* _Document text_
Content starts
FIG. 13 shows the second mass loading layer 100 formed by etching. The second mass loading layer 100 includes a plurality of spaced mass blocks on the same layer. The mass blocks may be regular (for example, cylindrical or prismastic) or irregular block structures. The present application does not limit this. A cross section of the first mass block has the same shape as or different shape from the shape of a cross section of a second mass block. The cross sections of any two first mass blocks in the first mass loading layer 40 may be the same or different, and the cross sections of any two mass blocks in the second mass loading layer 100 may be the same or different. The present application also does not limit this, as long as a ratio of an area of the second mass loading layer 100 to the effective working region of the resonator satisfies a preset area ratio. It is not necessary to regularly periodically arrange regions left by the second mass loading layer after etching, but these regions may be arranged at intervals or irregularly, as long as they meet a required etching area. The ratios of the areas during etching of the first mass loading layer and the second mass loading layer or the regions left after etching (the first mass loading layer and the second mass loading layer are formed by patterning) do not need to be consistent. The same is to the first mass loading layer 40, which will not be repeated here. The invention point of the embodiments of the present application is to correspondingly tuning the resonator by controlling the ratio of the area of the first mass loading layer in the effective working region of the resonator to the area of the second mass loading layer in the effective working region of the resonator. The areas of the first mass loading layer and the second mass loading layer in the effective working region of the resonator may be set according to an actual requirement.


According to another aspect of the embodiments of the present application, a resonator is provided, as shown in FIG. 12, including a second substrate 11 and a supporting layer 60 arranged on the second substrate 11. A bottom electrode 30, a piezoelectric layer 20, and a top electrode 90 are arranged on the supporting layer 60 in sequence, and a cavity 120 is formed between the bottom electrode 30 and the supporting layer 60. A first mass loading layer 40 is formed on a side surface of the bottom electrode 30 close to the cavity 120, and a second mass loading layer 100 is formed on a side surface of the top electrode 90 facing away from the cavity 120. The first mass loading layer 40, the second mass loading layer 100, and the cavity 120 are all located in an effective working region of the resonator. In this embodiment, thicknesses of the various layers of the resonator remain unchanged, an area of the first mass loading layer in the effective region of the resonator is controlled to remain unchanged, and an area of the second mass loading layer in the effective region of the resonator is changed, thereby changing a ratio of the areas of the first mass loading layer and the second mass loading layer to the effective region of the resonator, and achieving frequency adjustment. Specific implementations are provided below.


As shown in FIG. 17, the bottom electrode 30 is provided with a first mass loading layer 40. A plurality of first mass blocks are arranged on the first mass loading layer 40, and are dispersed on the bottom electrode 30. A shape of a cross section of each first mass block is a closed pattern composed of a circle, or a trapezoid, or a triangle, or an arc, and distances between centers of two adjacent first mass blocks are equal.
Content ends
* _Information supplied_
Content starts
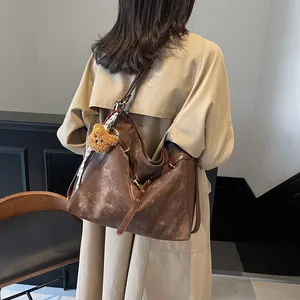 Vintage brown leather tote bag with plush bear charm worn with a classic trench coat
Content ends
* _Actions to take_
(a) Copy the resonator text between "As shown in FIG. 17, the" and "blocks are equal.", inclusive.
(b) Pick up the resonator text after its last sentence and continue it.

* _Answers_
(a)
As shown in FIG. 17, the bottom electrode 30 is provided with a first mass loading layer 40. A plurality of first mass blocks are arranged on the first mass loading layer 40, and are dispersed on the bottom electrode 30. A shape of a cross section of each first mass block is a closed pattern composed of a circle, or a trapezoid, or a triangle, or an arc, and distances between centers of two adjacent first mass blocks are equal.

(b)
As shown in FIG. 18, the top electrode 90 is provided with a second mass loading layer 100. A plurality of second mass blocks are arranged on the second mass loading layer 100, and are dispersed on the top electrode 90. A shape of a cross section of each second mass block is a closed pattern composed of a circle, or a trapezoid, or a triangle, or an arc, and distances between centers of two adjacent second mass blocks are equal. A first total projection area of all the first mass blocks on the first mass loading layer 40 in the effective working region of the resonator is obtained; a second total projection area of all the second mass blocks on the second mass loading layer 100 in the effective working region of the resonator is obtained; and a frequency of the resonator is adjusted by controlling a ratio of the first total projection area to the second total projection area. In this embodiment, at this time, the ratio of the area of the first mass loading layer in the effective working region of the resonator to the area of the second mass loading layer 100 in the effective working region of the resonator is 1:1.


As shown in FIG. 19, there is no second mass loading layer 100 arranged on the top electrode so that at this time, the ratio of the first total projection area to the second total projection area is 1:0.


As shown in FIG. 20, mass loading layers with different areas are arranged on the top electrode so that at this time, the ratio of the first total projection area to the second total projection area is 1:0.5625.


In the above three cases, the ratios of the areas of the first mass loading layer 40 in the effective region of the resonator to the areas of the second mass loading layer 100 in the effective region of the resonator are different. FIG. 21 shows changes of a response curve of the resonator after software simulation is performed in the three cases. Meanwhile, it can be seen by comparison with a case where the top and bottom electrodes are neither provided with mass loading layers that the series resonant frequency and the parallel resonance frequency significantly change.


Similarly, the top electrode 90 is provided with mass loading layers with different areas, and the ratio of the first total projection area to the second total projection area is set to 1:1.5 to achieve adjustment of different frequencies.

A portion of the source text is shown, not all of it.